■ Instructions to follow
Put the stretch of rows below, from the line containing "If we consider" through the end, into a Markdown table with the columns No. and Text, numbering each line and leaving out blank ones.

-- begin Record list --

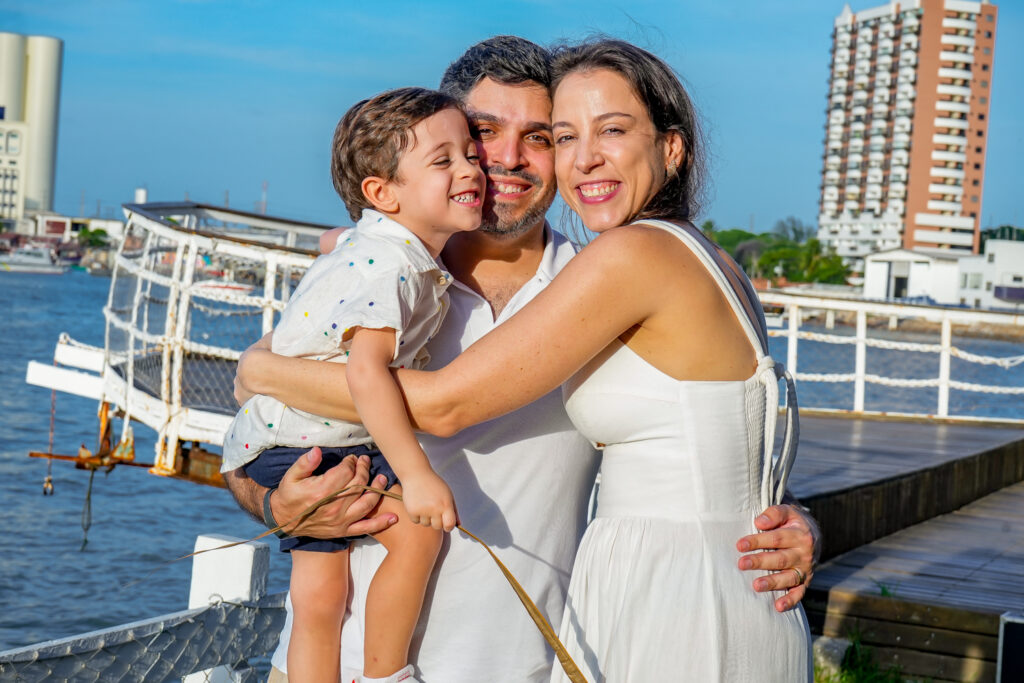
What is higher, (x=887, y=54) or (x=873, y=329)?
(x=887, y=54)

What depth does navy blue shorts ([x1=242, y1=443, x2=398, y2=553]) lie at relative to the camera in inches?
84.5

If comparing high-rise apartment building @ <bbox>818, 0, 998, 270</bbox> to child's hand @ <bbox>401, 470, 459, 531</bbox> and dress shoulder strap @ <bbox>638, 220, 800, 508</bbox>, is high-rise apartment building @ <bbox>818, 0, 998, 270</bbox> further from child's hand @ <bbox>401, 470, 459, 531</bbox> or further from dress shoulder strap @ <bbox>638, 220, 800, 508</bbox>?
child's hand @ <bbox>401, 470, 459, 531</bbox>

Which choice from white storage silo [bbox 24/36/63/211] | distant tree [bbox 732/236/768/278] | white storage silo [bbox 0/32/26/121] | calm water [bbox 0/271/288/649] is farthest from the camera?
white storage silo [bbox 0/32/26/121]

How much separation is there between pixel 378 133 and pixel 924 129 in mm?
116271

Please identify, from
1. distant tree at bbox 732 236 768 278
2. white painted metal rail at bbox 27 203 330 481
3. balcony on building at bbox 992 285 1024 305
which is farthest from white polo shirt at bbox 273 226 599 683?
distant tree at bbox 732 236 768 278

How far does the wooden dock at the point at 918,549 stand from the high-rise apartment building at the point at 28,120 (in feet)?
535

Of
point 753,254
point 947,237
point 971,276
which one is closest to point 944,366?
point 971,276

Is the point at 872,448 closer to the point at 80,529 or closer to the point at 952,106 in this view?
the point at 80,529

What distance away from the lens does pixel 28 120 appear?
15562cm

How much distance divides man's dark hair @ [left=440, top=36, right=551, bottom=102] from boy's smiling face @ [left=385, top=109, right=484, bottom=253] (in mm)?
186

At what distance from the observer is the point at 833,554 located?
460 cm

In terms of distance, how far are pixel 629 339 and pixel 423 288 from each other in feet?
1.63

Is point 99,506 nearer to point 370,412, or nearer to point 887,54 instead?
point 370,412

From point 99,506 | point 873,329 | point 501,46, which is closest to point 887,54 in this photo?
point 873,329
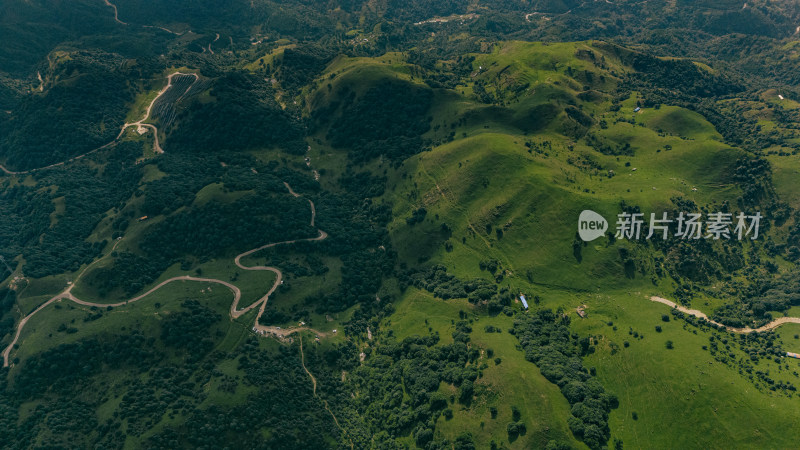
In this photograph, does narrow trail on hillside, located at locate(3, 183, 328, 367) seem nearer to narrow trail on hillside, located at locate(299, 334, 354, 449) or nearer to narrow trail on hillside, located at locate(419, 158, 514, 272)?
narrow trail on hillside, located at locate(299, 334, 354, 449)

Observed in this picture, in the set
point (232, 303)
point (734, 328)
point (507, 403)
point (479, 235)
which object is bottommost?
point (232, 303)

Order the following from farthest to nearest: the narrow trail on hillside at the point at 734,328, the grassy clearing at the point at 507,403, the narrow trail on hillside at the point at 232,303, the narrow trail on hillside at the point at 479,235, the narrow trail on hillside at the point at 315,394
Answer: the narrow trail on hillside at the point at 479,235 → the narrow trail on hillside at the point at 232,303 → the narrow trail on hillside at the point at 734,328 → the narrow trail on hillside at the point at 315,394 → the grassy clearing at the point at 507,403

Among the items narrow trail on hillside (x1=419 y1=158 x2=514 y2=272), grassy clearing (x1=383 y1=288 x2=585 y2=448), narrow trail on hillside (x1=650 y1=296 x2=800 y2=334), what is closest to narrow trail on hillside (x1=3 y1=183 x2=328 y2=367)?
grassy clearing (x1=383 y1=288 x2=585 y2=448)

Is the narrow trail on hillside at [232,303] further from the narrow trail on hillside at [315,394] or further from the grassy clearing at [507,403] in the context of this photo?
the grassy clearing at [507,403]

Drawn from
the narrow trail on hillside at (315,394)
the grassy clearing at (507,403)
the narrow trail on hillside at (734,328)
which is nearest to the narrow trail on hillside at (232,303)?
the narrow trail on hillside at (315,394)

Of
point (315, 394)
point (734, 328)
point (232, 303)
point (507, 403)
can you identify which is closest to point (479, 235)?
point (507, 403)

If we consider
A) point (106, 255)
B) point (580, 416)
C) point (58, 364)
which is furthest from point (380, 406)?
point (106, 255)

-- end Record list --

■ Written response
| No. | Text |
|---|---|
| 1 | If we consider |
| 2 | A) point (106, 255) |
| 3 | B) point (580, 416) |
| 4 | C) point (58, 364) |
| 5 | which is furthest from point (380, 406)? |
| 6 | point (106, 255) |